» **What the exercise asks**: Return the data below exactly, minus the pictures.

» **Record extracts**:
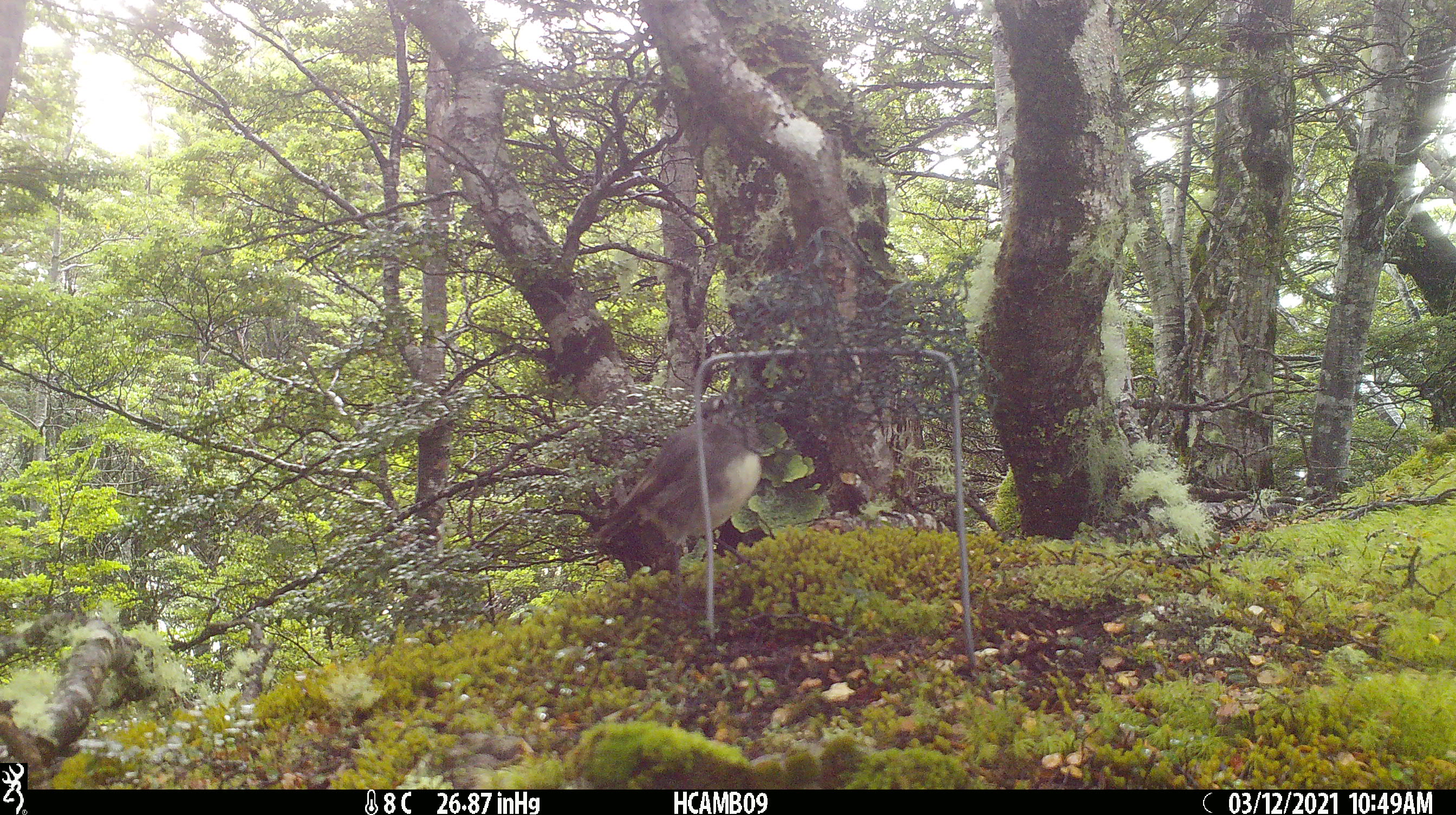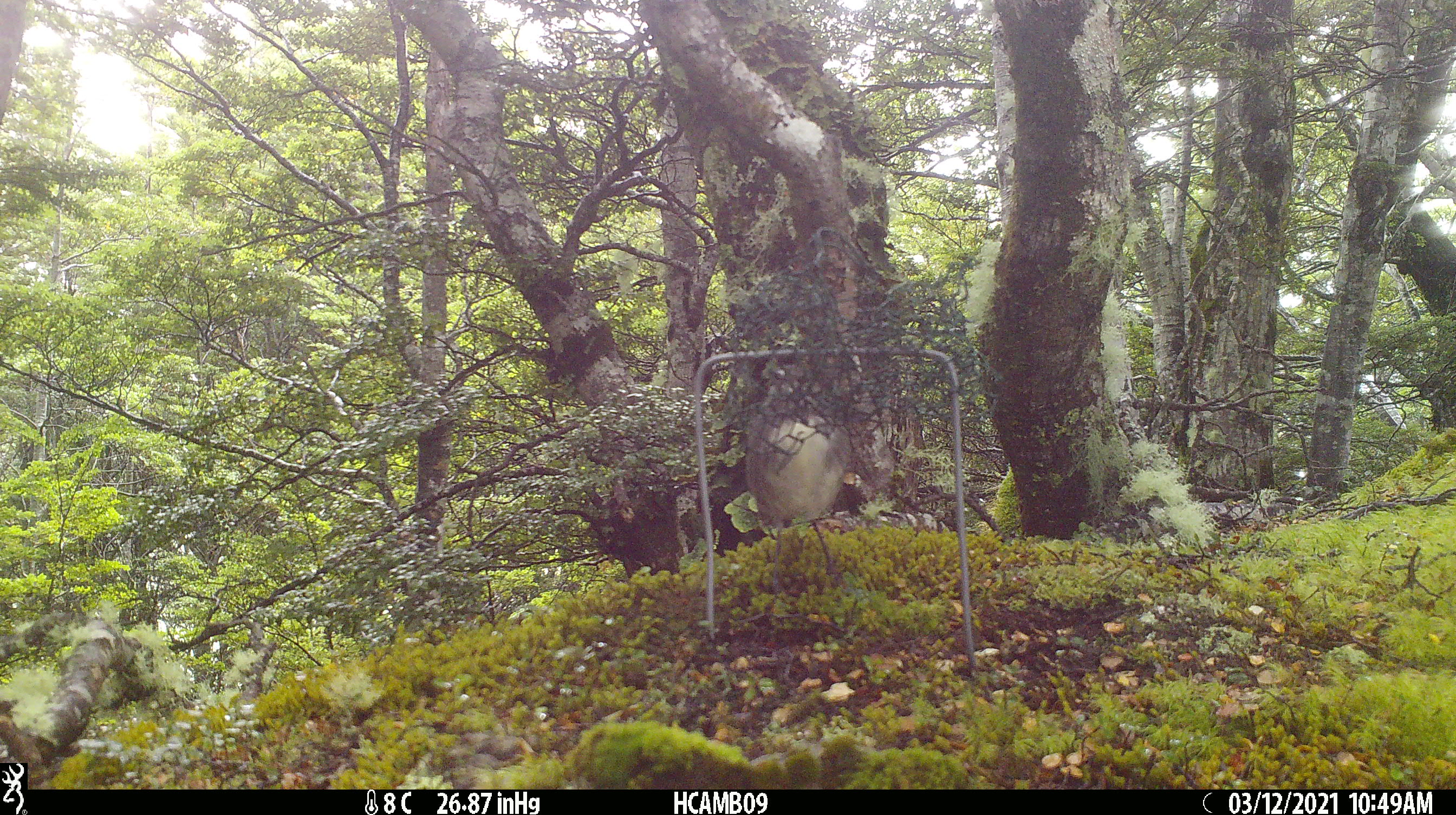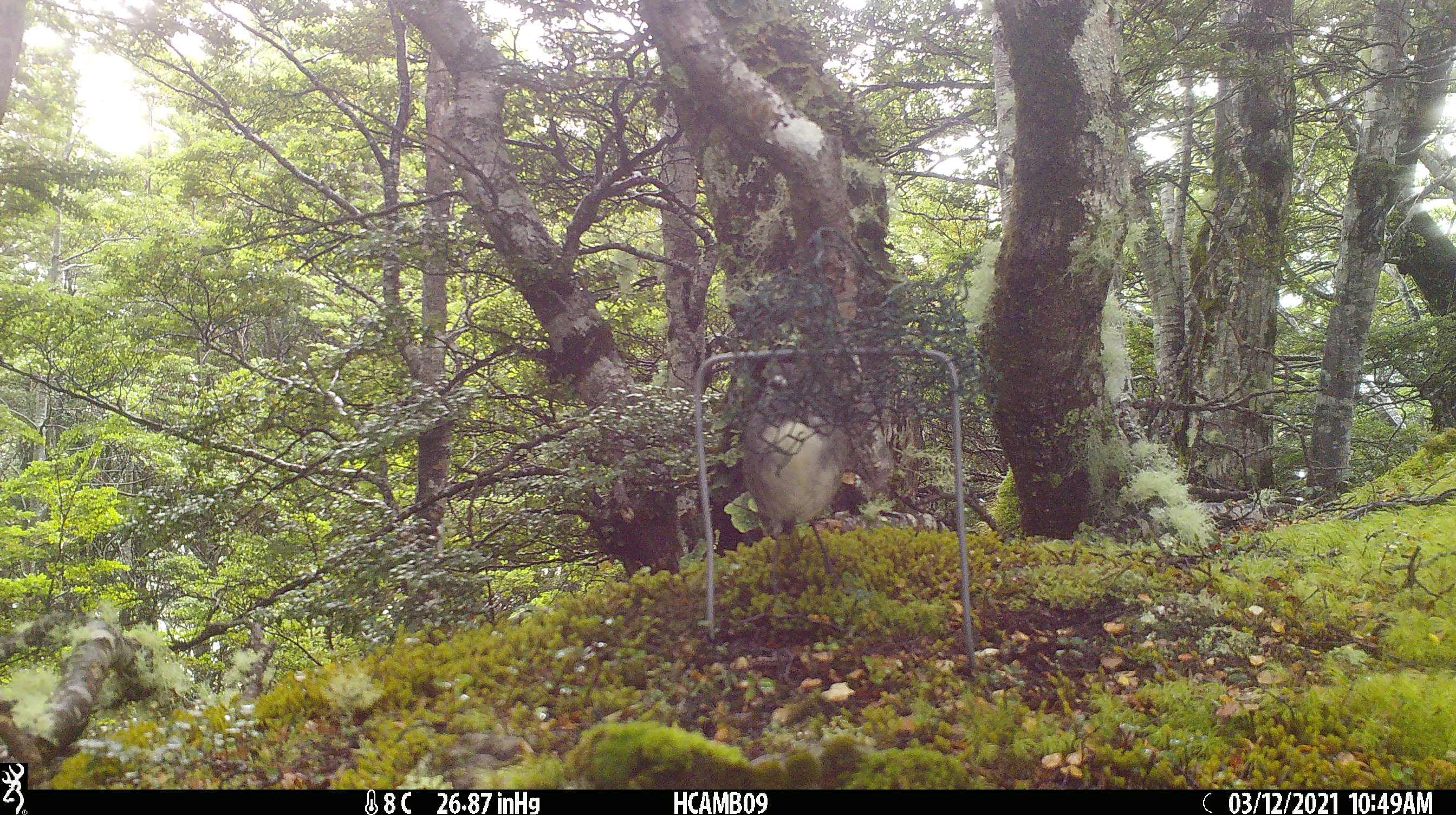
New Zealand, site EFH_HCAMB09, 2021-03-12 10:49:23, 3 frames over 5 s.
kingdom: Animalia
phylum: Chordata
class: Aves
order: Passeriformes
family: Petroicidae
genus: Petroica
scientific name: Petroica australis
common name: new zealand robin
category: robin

» **Written solution**:
New Zealand, site EFH_HCAMB09, 2021-03-12 10:49:23, 3 frames over 5 s.
kingdom: Animalia
phylum: Chordata
class: Aves
order: Passeriformes
family: Petroicidae
genus: Petroica
scientific name: Petroica australis
common name: new zealand robin
category: robin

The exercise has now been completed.